• **Task item**: Lines from the top of the listing down to the one with "common name: warthog", inclusive, are to be copied exactly.

• **Record extracts**:
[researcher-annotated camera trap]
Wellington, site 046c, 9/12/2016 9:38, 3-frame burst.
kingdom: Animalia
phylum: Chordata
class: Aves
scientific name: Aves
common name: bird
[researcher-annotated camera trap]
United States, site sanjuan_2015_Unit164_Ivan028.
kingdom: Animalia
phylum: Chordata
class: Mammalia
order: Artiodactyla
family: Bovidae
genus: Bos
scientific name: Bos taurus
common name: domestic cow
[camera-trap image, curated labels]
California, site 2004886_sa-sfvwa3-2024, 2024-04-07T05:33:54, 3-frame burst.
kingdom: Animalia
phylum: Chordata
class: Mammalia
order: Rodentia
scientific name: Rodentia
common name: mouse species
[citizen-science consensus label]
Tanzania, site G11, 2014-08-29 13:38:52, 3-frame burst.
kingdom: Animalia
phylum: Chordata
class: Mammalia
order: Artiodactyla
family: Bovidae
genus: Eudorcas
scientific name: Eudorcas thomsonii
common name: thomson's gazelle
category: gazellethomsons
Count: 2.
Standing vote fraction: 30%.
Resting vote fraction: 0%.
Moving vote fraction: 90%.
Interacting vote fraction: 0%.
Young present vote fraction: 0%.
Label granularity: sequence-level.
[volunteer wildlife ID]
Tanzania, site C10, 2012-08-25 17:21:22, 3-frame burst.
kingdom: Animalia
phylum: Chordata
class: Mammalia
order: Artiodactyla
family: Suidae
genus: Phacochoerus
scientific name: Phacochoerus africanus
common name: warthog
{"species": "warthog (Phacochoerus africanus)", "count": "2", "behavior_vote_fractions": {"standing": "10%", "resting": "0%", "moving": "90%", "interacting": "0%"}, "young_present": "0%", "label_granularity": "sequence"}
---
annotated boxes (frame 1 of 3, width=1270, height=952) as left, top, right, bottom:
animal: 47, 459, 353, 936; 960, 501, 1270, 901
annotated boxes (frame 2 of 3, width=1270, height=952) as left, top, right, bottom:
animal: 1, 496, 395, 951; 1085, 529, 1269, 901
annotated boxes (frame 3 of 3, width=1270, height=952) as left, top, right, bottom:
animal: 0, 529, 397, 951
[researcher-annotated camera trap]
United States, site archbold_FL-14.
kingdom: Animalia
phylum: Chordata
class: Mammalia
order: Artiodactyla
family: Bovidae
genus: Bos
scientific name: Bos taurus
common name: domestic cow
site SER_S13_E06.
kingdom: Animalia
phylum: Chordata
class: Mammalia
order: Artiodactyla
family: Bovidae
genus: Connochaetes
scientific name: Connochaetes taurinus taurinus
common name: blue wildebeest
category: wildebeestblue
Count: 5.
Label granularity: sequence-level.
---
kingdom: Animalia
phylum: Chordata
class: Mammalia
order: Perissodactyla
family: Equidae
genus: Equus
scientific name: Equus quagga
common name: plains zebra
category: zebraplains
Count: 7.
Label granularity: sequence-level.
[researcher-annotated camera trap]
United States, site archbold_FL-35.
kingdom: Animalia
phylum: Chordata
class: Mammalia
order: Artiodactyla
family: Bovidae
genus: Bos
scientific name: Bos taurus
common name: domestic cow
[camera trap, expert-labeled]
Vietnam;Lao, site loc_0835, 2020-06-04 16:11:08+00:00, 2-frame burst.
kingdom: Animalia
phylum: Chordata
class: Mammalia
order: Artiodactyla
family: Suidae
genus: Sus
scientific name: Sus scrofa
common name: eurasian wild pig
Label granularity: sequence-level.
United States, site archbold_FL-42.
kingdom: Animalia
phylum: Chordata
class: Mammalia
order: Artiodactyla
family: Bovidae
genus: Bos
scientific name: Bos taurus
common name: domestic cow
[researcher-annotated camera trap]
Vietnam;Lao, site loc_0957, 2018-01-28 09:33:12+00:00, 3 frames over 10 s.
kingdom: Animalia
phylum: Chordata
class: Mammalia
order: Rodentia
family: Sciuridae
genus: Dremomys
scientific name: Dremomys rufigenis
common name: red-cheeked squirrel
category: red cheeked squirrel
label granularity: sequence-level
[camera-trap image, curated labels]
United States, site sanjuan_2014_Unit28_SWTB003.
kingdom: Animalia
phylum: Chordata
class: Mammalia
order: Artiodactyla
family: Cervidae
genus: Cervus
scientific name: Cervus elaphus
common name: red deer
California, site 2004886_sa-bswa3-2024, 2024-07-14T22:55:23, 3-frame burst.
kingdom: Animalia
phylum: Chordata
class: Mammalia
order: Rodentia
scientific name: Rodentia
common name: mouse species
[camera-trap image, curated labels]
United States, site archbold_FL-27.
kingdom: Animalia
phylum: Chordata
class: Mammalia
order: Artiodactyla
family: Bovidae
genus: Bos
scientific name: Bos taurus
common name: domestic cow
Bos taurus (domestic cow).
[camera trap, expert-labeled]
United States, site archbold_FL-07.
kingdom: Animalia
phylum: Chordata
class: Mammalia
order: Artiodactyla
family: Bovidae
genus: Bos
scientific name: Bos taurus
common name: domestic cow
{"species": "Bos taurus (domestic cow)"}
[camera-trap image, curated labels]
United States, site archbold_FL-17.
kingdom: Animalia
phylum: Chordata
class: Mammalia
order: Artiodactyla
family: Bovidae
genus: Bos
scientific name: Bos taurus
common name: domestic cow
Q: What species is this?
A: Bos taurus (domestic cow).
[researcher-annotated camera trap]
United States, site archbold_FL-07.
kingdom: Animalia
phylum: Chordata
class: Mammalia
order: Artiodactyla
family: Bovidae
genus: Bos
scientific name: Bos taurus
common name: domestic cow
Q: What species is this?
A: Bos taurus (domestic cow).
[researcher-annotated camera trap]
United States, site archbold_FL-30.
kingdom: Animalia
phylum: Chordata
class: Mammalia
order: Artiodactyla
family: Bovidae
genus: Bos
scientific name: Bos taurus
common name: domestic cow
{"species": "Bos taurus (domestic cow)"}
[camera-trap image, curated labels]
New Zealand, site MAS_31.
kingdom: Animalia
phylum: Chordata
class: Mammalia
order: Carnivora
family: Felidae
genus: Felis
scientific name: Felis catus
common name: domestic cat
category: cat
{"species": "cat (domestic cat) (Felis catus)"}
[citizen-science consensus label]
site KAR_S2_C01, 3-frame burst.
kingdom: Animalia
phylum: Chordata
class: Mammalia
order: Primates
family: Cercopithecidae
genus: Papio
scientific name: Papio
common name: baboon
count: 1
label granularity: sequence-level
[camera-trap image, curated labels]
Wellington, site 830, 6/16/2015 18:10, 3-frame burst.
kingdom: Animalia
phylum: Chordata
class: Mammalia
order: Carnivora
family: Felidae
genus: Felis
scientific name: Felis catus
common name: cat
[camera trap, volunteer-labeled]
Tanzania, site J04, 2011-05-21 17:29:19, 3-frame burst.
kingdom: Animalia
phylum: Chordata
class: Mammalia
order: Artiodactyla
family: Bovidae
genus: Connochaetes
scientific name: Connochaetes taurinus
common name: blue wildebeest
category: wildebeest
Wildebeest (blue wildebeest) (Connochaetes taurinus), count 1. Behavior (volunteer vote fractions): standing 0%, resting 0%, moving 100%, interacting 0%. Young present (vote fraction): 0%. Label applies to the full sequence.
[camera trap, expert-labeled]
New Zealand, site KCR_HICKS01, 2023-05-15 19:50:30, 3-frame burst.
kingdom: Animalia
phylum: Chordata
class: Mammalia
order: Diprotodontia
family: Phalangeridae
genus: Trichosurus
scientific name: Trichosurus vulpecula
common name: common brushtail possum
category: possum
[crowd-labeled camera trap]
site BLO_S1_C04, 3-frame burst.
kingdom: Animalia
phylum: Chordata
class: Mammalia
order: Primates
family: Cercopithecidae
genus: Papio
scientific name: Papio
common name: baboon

• **Task output**:
[researcher-annotated camera trap]
Wellington, site 046c, 9/12/2016 9:38, 3-frame burst.
kingdom: Animalia
phylum: Chordata
class: Aves
scientific name: Aves
common name: bird
[researcher-annotated camera trap]
United States, site sanjuan_2015_Unit164_Ivan028.
kingdom: Animalia
phylum: Chordata
class: Mammalia
order: Artiodactyla
family: Bovidae
genus: Bos
scientific name: Bos taurus
common name: domestic cow
[camera-trap image, curated labels]
California, site 2004886_sa-sfvwa3-2024, 2024-04-07T05:33:54, 3-frame burst.
kingdom: Animalia
phylum: Chordata
class: Mammalia
order: Rodentia
scientific name: Rodentia
common name: mouse species
[citizen-science consensus label]
Tanzania, site G11, 2014-08-29 13:38:52, 3-frame burst.
kingdom: Animalia
phylum: Chordata
class: Mammalia
order: Artiodactyla
family: Bovidae
genus: Eudorcas
scientific name: Eudorcas thomsonii
common name: thomson's gazelle
category: gazellethomsons
Count: 2.
Standing vote fraction: 30%.
Resting vote fraction: 0%.
Moving vote fraction: 90%.
Interacting vote fraction: 0%.
Young present vote fraction: 0%.
Label granularity: sequence-level.
[volunteer wildlife ID]
Tanzania, site C10, 2012-08-25 17:21:22, 3-frame burst.
kingdom: Animalia
phylum: Chordata
class: Mammalia
order: Artiodactyla
family: Suidae
genus: Phacochoerus
scientific name: Phacochoerus africanus
common name: warthog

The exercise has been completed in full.